What’s fascinating to me is that in spite of it all, the message of compassion and love and interconnectedness represented by the Nativity still shines through.
Veiled in flesh the Godhead see;
hail th’ incarnate Deity,
pleased with us in flesh to dwell,
Jesus, our Emmanuel.
A Light in the Darkness indeed.
The Wesleys were leaders of the Methodist movement. Methodists established shelters, schools, hospitals, soup kitchens and engaged in other activities that today we would call “social outreach.”
While they may have believed that Christ was born that we no more may die, they also weren’t sitting around waiting for Jesus to come back, trounce the bad guys and set the world right.

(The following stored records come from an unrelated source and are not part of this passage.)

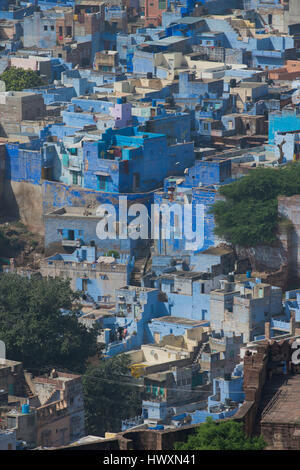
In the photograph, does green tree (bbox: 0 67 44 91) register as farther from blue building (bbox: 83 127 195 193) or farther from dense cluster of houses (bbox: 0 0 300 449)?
blue building (bbox: 83 127 195 193)

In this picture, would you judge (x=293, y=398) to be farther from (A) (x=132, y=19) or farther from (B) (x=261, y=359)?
(A) (x=132, y=19)

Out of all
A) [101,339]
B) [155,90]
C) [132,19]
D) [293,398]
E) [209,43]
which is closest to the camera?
[293,398]

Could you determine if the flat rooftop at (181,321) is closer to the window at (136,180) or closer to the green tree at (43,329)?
the green tree at (43,329)

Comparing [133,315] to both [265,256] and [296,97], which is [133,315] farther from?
[296,97]

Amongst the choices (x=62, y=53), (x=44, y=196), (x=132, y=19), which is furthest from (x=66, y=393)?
(x=132, y=19)

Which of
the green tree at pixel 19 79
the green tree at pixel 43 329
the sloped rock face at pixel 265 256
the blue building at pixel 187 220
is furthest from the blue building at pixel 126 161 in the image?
the green tree at pixel 19 79
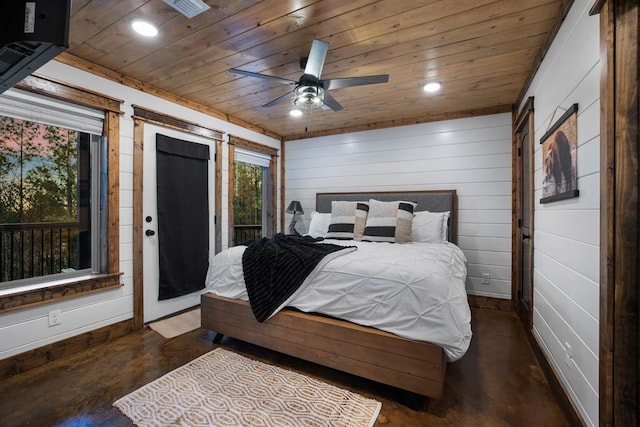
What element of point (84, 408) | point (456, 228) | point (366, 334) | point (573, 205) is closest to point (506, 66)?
point (573, 205)

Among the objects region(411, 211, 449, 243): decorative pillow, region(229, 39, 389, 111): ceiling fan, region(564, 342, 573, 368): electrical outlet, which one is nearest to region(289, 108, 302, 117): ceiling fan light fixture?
region(229, 39, 389, 111): ceiling fan

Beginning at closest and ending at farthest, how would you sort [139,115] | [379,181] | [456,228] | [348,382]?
[348,382] → [139,115] → [456,228] → [379,181]

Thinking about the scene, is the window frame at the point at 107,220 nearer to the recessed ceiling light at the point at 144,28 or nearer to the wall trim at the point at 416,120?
the recessed ceiling light at the point at 144,28

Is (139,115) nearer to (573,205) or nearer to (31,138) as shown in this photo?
(31,138)

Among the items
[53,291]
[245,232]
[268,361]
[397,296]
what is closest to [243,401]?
[268,361]

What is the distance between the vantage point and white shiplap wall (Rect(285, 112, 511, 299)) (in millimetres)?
3533

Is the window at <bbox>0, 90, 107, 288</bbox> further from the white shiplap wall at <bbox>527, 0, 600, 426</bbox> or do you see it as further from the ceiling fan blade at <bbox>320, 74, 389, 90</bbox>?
the white shiplap wall at <bbox>527, 0, 600, 426</bbox>

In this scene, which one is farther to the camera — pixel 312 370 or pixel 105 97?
pixel 105 97

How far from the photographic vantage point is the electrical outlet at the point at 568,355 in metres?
1.66

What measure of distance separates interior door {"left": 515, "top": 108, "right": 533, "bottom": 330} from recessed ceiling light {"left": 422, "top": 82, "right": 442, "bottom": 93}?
0.86m

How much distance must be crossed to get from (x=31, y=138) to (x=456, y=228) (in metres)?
4.43

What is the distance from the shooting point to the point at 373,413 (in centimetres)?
171

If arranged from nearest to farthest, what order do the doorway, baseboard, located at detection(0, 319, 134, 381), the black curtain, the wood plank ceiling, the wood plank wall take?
the wood plank wall → the wood plank ceiling → baseboard, located at detection(0, 319, 134, 381) → the doorway → the black curtain

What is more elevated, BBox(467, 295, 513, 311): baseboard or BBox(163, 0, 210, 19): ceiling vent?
BBox(163, 0, 210, 19): ceiling vent
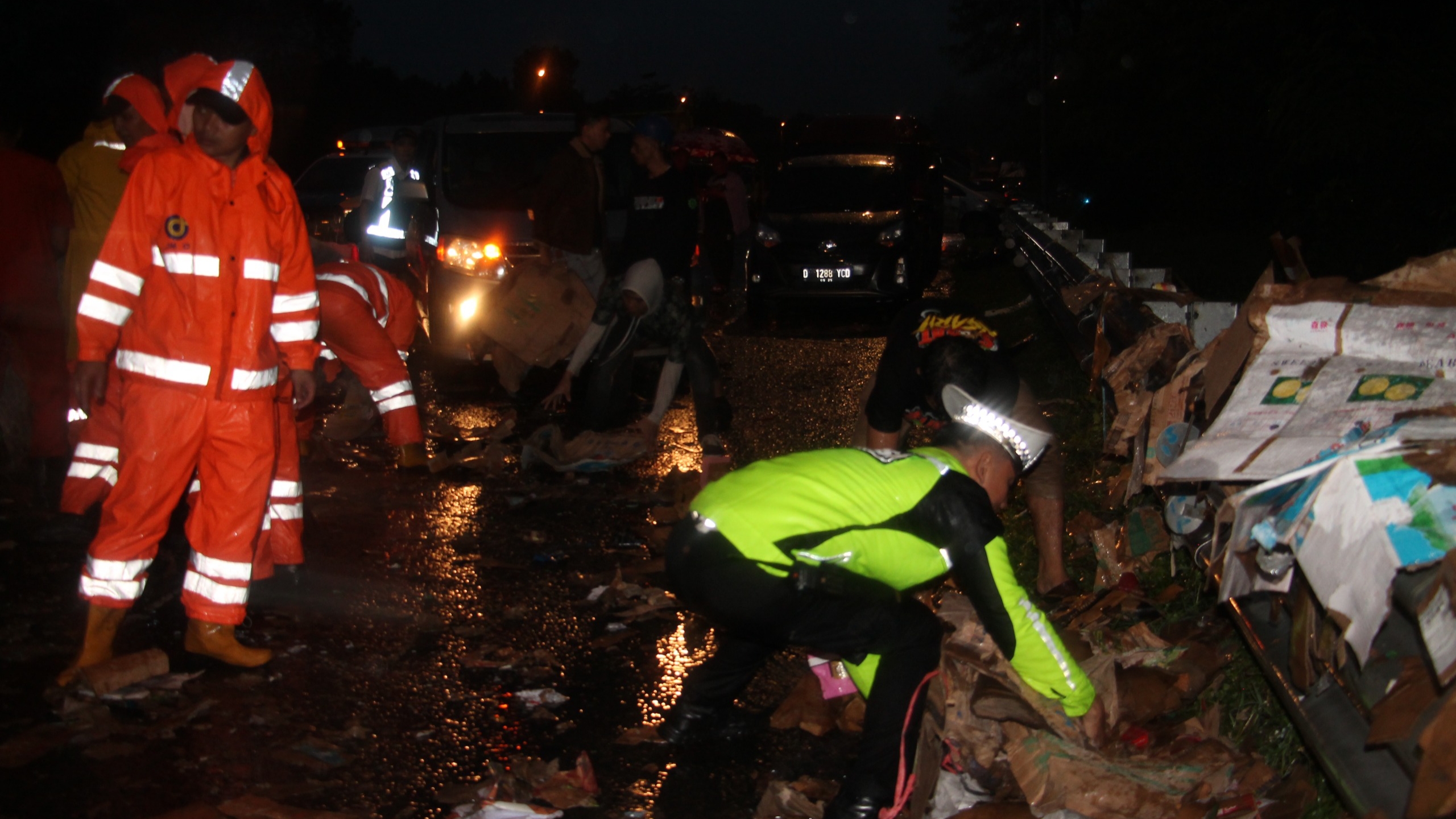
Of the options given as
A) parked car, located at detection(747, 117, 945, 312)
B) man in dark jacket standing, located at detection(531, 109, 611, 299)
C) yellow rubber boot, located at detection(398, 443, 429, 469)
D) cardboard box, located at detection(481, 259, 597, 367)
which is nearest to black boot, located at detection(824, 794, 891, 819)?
yellow rubber boot, located at detection(398, 443, 429, 469)

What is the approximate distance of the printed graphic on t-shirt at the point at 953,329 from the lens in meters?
4.38

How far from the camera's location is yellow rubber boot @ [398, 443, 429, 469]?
264 inches

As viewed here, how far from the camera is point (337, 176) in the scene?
18.1 metres

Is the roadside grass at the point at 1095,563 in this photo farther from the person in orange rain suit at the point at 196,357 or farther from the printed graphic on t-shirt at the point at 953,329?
the person in orange rain suit at the point at 196,357

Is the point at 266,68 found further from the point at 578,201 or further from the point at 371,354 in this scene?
the point at 371,354

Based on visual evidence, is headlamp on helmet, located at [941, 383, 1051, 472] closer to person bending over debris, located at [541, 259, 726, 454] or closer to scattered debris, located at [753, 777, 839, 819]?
scattered debris, located at [753, 777, 839, 819]

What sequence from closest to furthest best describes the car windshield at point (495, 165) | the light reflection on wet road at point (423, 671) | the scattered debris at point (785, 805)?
the scattered debris at point (785, 805)
the light reflection on wet road at point (423, 671)
the car windshield at point (495, 165)

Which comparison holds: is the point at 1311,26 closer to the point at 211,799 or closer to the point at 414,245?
→ the point at 414,245

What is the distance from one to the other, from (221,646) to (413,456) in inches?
107

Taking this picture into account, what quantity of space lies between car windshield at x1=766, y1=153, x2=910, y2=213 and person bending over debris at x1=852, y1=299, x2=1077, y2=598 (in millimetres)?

They understood that for there to be peace on earth, and mercy mild, they themselves needed to roll up their sleeves and make it happen. “God and sinners” would be “reconciled” when they accepted their own responsibility to act at one with the rest of Creation and not to put their own self-interest ahead of everyone and everything else.
That understanding of reconciliation came back to me while watching the news on Christmas Day. Without the daily stream of opposing political opinions trying to get their thirty second sound bite on ahead of everyone else’s every thirty minutes, the news channels were free to look for something else to fill the void.
Turns out it wasn’t all that hard.
There were plenty of real people doing real service by spending at least part of their Christmas helping others. Whether it was serving Christmas dinner in a soup kitchen or visiting with someone in a nursing home or hospital or reaching out in some other way, there was no shortage of evidence that, religious or not, people felt the Presence of God.
And more importantly …
… they responded.
“Strange isn’t it? Each man’s life touches so many lives.” – Clarence, angel second class, to George Bailey – It’s a Wonderful Life, 1946
As we’ve said before, no metaphor is perfect. However, my own experience as a parent is that I have never felt more “connected” to my children’s’ mothers or to the world than when I first saw and held each of my offspring as newborns.
I feel the same way about Creation every Christmas.
Light and life to all he brings,
The Nativity isn’t really about God’s action in “becoming” a baby. What, after all, does any baby do simply by being born?
It’s our reaction to that birth that’s the measure of how effective it is.
Whether it’s our own children …
Or the heaven-born Prince of Peace!
May your Christmas have been joyful. And may every day following be full of meaning, peace, and purpose.